- **SELECTED PASSAGE**
"""

What is happening in the Northwest is a dereliction of that duty.
The elite consensus, if it can even be called that, is shallow, fragmented, and oriented around short-term spoils rather than long-term transformation. The appointment of political stooges to manage the NWDC is perhaps the clearest indicator of this malaise. When development agencies are staffed like campaign offices, failure is not just likely, it is guaranteed.
The region’s development thinkers, technocrats, and reformers, many of whom have offered their expertise pro bono over the years, have been systematically sidelined in favour of those whose only qualification is political loyalty. As a result, the Commission has neither the vision nor the capacity to undertake the kind of structural interventions required to reverse the region’s decline.
Compare this with what is being conceptualized in the Southwest: legal amendments to the NRC Act to allow for private-sector-led rail development; port projects that will integrate the region into regional and global value chains; energy diversification via off-grid solutions to power industrial clusters. These are the hallmarks of developmental thinking rooted in institutional experimentation and coalition-building.
They understand that structural transformation requires infrastructure, connectivity, markets, and people. And while these projects are not without challenges, corruption, coordination failures, and financing gaps, they are directionally correct. They reflect a mindset that takes development seriously.
Back in the Northwest, we have development being treated as a budget line to be allocated, not as a system to be built. The NWDC, if not careful, may miss the rare opportunity to define a new path, to reset regional priorities, and to catalyseinnovation in governance and service delivery. It should be thinking of how to partner with state governor to tackle insecurity through integrated rural development programs. It should be thinking of collaborating with UBEC and states to design a Marshall Plan for Almajiri education. It should also be thinking of partnering with Kaduna and Kano states to solve power supply issues in their respective industrial zones. Furthermore, the NWDC should be thinking of how to catalyze a regional value chain for dairy, grains, and textiles.

"""

Stored data entries:
"""

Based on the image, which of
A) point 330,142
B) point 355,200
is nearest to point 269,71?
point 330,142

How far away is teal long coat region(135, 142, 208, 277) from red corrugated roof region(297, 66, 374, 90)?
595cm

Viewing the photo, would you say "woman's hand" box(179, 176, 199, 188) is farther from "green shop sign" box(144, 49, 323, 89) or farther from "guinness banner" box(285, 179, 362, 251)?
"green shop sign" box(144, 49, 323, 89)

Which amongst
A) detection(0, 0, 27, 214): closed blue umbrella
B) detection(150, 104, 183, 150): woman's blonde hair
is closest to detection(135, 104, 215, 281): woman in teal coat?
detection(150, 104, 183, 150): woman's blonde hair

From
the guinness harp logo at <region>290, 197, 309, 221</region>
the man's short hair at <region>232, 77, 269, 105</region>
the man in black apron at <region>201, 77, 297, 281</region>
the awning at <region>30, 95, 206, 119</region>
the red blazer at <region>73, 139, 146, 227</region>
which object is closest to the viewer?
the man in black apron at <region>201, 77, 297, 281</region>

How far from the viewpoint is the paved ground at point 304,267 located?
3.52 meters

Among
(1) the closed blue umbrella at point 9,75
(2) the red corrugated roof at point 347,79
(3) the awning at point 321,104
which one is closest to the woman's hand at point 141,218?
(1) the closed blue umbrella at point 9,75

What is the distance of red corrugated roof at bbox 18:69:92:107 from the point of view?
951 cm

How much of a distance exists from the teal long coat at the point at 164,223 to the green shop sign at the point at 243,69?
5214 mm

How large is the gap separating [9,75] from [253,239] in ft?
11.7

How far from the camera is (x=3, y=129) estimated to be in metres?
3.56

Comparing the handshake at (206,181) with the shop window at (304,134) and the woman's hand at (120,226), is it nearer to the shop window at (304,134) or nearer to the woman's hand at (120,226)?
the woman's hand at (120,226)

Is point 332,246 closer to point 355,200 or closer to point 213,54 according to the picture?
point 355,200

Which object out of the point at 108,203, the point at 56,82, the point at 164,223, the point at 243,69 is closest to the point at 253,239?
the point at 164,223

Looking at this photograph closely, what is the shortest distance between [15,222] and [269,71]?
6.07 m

"""
"""

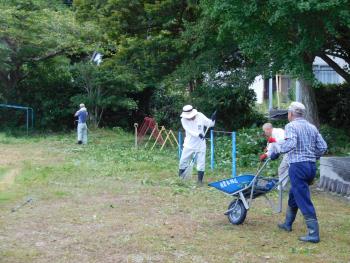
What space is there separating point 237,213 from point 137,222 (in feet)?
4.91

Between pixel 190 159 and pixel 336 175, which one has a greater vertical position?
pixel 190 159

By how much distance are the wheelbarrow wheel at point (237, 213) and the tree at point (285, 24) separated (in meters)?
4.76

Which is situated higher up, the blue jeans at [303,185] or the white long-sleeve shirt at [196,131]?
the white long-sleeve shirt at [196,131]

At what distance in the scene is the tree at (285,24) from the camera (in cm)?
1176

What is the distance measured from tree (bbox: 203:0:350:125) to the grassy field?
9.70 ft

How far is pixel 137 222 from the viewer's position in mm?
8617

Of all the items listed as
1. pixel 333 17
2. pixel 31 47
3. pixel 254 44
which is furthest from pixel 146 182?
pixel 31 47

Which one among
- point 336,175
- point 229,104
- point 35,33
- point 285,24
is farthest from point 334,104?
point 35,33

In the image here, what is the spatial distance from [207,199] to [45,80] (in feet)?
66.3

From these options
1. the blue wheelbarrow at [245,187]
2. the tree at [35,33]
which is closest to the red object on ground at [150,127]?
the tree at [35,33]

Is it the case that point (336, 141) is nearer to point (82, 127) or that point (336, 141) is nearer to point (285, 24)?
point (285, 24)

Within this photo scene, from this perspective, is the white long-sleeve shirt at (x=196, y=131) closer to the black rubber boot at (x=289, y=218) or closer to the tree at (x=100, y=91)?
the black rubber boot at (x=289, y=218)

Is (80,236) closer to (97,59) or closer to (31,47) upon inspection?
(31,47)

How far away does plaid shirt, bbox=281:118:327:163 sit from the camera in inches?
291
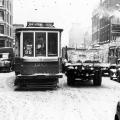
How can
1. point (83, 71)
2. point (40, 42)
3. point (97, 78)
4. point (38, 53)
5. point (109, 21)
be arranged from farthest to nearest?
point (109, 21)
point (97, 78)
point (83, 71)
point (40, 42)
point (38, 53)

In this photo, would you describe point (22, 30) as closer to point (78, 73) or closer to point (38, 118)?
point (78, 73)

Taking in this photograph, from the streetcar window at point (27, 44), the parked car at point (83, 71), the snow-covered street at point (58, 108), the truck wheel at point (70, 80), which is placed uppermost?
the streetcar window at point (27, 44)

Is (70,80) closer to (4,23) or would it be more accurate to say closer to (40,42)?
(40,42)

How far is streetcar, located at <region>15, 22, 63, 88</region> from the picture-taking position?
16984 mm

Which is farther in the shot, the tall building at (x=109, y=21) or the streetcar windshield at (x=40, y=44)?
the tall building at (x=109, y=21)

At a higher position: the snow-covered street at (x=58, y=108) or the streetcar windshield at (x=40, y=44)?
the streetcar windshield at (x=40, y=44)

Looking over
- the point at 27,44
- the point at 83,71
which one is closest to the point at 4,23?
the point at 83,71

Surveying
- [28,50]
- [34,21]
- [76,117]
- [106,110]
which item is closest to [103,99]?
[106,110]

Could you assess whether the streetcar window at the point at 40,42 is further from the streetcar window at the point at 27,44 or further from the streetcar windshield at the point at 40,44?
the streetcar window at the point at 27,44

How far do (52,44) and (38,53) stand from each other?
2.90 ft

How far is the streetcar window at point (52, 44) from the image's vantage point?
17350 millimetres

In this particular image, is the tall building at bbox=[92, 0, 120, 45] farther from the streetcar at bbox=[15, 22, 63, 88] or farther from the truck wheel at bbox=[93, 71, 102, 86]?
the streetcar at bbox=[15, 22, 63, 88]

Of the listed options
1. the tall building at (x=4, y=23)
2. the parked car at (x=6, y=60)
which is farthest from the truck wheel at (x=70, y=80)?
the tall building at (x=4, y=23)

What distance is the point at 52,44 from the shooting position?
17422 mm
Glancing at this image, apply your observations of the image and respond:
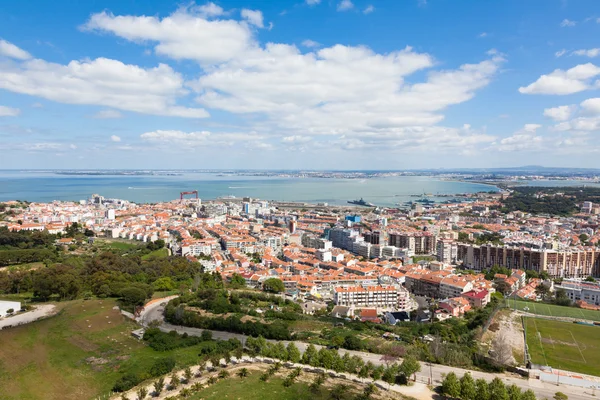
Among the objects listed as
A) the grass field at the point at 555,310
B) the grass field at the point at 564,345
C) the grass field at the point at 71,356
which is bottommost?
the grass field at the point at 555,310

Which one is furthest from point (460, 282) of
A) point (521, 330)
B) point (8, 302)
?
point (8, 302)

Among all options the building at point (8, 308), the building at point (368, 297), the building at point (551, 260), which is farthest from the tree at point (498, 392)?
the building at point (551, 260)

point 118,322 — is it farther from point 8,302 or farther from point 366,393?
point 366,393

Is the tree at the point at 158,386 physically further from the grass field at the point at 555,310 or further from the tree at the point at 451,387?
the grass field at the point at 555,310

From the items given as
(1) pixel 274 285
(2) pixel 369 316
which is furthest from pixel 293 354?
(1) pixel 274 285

"""
"""

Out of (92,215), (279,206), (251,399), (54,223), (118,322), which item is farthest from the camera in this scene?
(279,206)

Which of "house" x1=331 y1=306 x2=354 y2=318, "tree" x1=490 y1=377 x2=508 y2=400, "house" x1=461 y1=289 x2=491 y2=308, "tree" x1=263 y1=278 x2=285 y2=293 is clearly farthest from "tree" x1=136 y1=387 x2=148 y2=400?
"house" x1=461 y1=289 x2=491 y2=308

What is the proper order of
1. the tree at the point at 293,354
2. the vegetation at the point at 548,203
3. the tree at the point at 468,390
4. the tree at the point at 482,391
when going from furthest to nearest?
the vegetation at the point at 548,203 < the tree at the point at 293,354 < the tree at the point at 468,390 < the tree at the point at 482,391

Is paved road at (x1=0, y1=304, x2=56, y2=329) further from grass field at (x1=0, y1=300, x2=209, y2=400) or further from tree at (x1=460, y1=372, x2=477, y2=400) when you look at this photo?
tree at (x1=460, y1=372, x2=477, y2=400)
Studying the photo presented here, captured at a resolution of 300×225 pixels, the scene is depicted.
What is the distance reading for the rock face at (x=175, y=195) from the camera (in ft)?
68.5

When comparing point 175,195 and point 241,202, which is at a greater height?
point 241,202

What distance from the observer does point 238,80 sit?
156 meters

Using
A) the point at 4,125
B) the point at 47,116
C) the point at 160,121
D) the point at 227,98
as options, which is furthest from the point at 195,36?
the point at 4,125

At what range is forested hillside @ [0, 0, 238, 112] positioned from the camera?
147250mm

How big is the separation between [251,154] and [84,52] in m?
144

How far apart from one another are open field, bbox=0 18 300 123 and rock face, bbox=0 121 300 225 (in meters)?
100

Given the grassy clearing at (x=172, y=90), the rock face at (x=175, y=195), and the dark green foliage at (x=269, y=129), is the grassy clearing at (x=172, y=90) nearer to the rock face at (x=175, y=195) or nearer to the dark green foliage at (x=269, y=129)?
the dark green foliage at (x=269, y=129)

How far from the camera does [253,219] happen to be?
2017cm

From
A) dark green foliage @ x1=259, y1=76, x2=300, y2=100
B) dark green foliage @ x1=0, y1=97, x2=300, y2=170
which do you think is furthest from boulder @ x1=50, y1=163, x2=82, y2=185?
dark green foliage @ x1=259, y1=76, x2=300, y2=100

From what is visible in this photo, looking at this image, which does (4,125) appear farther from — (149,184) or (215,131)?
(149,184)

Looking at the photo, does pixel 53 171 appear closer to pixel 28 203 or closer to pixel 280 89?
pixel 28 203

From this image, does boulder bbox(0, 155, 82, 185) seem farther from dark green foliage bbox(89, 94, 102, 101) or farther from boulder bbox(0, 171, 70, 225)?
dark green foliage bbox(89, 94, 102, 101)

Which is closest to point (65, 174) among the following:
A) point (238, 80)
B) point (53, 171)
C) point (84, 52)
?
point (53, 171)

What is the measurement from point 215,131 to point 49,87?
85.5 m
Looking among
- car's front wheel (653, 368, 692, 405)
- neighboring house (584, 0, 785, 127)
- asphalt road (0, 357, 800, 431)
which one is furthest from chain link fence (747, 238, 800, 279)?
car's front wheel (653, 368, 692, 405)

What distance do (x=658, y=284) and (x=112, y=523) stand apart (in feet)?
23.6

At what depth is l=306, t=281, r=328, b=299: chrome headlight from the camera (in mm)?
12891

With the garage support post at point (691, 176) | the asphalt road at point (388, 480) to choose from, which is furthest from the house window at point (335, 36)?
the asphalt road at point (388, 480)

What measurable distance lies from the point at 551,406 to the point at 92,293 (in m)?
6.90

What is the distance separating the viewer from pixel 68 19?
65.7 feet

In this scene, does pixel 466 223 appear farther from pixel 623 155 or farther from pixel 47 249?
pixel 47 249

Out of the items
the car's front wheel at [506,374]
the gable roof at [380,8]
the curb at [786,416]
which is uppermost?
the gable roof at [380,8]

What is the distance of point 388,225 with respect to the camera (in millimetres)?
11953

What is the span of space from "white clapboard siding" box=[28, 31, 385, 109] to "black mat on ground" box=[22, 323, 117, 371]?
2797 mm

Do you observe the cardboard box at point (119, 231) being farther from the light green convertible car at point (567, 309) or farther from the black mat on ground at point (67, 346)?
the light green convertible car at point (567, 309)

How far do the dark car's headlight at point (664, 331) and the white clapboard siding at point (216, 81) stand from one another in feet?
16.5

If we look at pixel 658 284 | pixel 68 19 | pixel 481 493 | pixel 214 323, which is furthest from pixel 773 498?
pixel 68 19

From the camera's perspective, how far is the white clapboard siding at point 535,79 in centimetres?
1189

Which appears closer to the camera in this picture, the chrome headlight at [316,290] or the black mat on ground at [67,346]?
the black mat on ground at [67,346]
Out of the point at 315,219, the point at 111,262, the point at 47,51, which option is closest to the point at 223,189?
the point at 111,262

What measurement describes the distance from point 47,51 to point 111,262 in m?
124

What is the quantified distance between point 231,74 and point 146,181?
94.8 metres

"""

- **TASK A**
In the passage on Northwest development, what legal change is being considered in the Southwest for rail?
- **TASK B**
Rewrite the paragraph of the passage on Northwest development that begins "Compare this with what is being conceptualized in the Southwest" as a bulleted list that keeps its main facts.
- **TASK C**
Carry on the passage on Northwest development from its last sentence, in the same voice and argument.

- **EXERCISE RESPONSE A**
Amendments to the NRC Act to allow private-sector-led rail development.

- **EXERCISE RESPONSE B**
Plans being conceptualized in the Southwest:
- Amendments to the NRC Act to allow private-sector-led rail development
- Port projects to integrate the region into regional and global value chains
- Energy diversification through off-grid solutions to power industrial clusters

These plans show developmental thinking rooted in institutional experimentation and coalition-building.

- **EXERCISE RESPONSE C**
Instead, we got scholarships. To study abroad. In a region where millions of children cannot read or write.
This is not just strategic myopia. It is institutional negligence.
And as Karounwi Adinni aptly observed, when the Southwest begins to pull further ahead, as it inevitably will, it won’t be because there is a conspiracy against the North. It will be because its leaders made choices, difficult, strategic, and sometimes unpopular, rooted in a long-term vision of shared growth. If the Northwest continues to romanticize victimhood while trivializing governance, the developmental gap will widen further. And no number of rhetorical gymnastics or scapegoating will reverse it.
Development is not a technical problem. It is a political one. And unless the Northwest builds an elite consensus that prioritizes real, inclusive development, its future will continue to be outsourced to Abuja and to goodwill that never arrives.
There is still time. But not much.
The NWDC must be reimagined, its leadership professionalized, its programs reoriented, and its legitimacy rebuilt. If that doesn’t happen, we can expect more scholarships, more headlines, and more despair.
Because in the end, development only works when people in power want it to.